> **REQUIRED ACTION**: Whenever the word "this" turns up in a line below, that line should be copied.

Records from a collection
————————

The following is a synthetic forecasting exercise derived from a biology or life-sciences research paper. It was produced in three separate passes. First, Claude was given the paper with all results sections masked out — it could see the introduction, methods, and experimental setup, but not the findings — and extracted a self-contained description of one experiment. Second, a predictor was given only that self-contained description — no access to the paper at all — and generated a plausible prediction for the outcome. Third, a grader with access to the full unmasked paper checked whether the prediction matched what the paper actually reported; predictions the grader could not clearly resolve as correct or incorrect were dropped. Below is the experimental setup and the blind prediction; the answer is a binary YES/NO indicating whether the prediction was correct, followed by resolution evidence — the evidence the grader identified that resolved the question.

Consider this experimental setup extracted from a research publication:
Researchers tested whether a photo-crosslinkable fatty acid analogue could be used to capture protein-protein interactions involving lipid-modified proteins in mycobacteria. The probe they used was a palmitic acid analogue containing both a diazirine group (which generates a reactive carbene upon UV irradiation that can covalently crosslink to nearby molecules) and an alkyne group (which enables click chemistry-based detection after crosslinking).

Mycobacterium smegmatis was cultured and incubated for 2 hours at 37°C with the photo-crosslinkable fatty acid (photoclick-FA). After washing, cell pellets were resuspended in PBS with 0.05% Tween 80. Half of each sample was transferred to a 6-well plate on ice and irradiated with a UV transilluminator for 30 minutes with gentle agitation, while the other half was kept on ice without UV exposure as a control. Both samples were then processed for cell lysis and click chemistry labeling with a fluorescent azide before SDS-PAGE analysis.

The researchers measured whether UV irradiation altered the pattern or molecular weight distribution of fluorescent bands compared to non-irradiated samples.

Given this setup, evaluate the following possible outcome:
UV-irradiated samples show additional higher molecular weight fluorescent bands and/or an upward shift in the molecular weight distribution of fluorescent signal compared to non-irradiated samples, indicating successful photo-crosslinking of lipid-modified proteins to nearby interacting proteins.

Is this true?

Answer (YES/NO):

————————

> **EXERCISE ANSWER**:
Consider this experimental setup extracted from a research publication:
Given this setup, evaluate the following possible outcome:
Is this true?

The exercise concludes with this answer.